Problem Statement
Solve the capacitor/capacitance problem: A parallel plate capacitor with plate area $A = 0.02$ m$^2$ and separation $d = 2$ mm is connected to a 12 V battery. Find the charge on each plate. ($\varepsilon_0 = 8.85\times10^{-12}$ F/m) Capacitance: $C = \varepsilon_0 A/d$ Charge: $Q = CV$ Step 1: $$C = \frac{\varepsilon_0 A}{d} = \frac{8.85\t
Given Information
- See problem statement for all given quantities.
Physical Concepts & Formulas
Capacitors store electric charge on conducting plates separated by an insulator (dielectric). The capacitance $C = Q/V$ depends on geometry and dielectric constant. Energy stored is $U = Q^2/(2C) = CV^2/2 = QV/2$. Series and parallel combinations follow rules opposite to resistors.

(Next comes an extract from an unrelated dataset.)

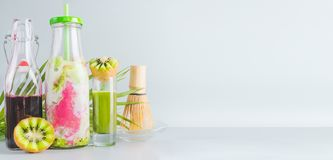 Iced Matcha fusion drink in bottle with ingredients: matcha espresso, red berries juice, kiwi fruits and milk on table with copy. Space. Healthy detox beverage royalty free stock photos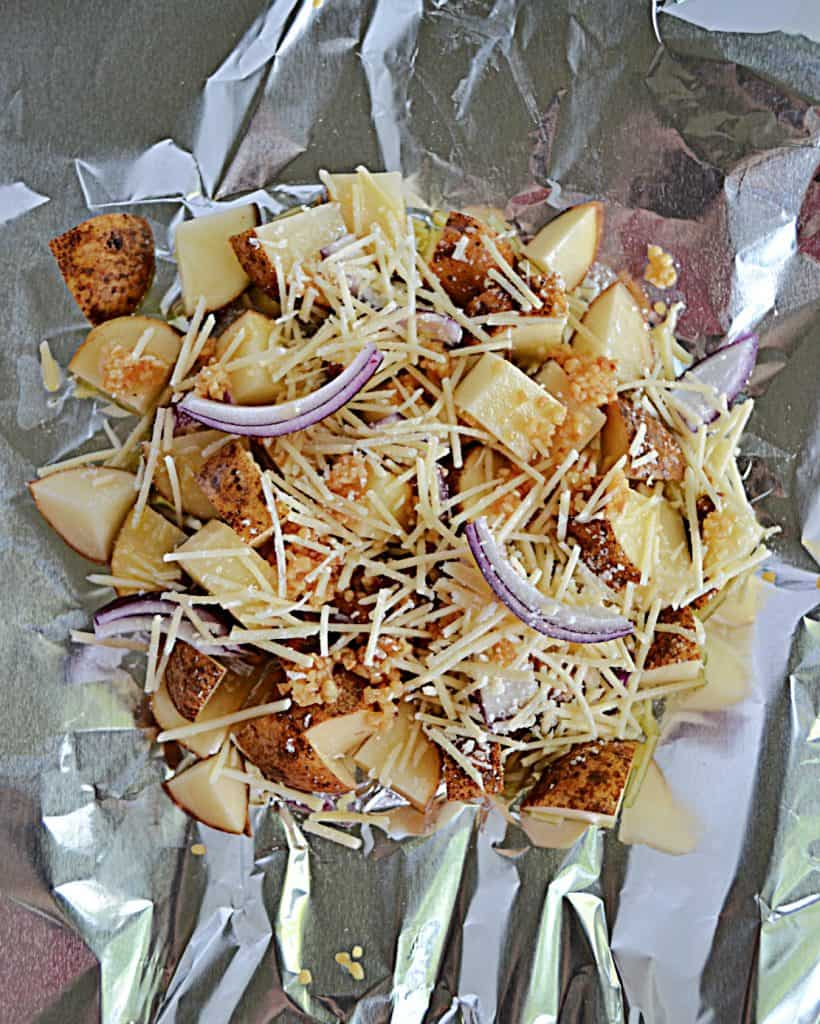 A piece of foil with uncooked potatoes, onions, garlic, and cheese in it.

- $C = Q/V$ — definition of capacitance
- $U = \frac{1}{2}CV^2 = \frac{Q^2}{2C}$ — energy stored
- $C_{\text{parallel}} = C_1 + C_2$ — parallel combination
- $1/C_{\text{series}} = 1/C_1 + 1/C_2$ — series combination
- $C = \varepsilon_0\varepsilon_r A/d$ — parallel plate capacitor
Step-by-Step Solution
Step 1 — Verify the result: Check units, limiting cases, and order of magnitude to confirm the answer is physically reasonable.
Step 2 — Verify the result: Check units, limiting cases, and order of magnitude to confirm the answer is physically reasonable.
Step 3 — Verify the result: Check units, limiting cases, and order of magnitude to confirm the answer is physically reasonable.
Worked Calculation
$$C = \frac{\varepsilon_0 A}{d} = \frac{8.85\t
Given Information
- Plate area $A$ (for parallel plate) or geometry as given
- Separation $d$ or radii as given
- Dielectric constant $\kappa$ (if applicable, else $\kappa=1$ for vacuum)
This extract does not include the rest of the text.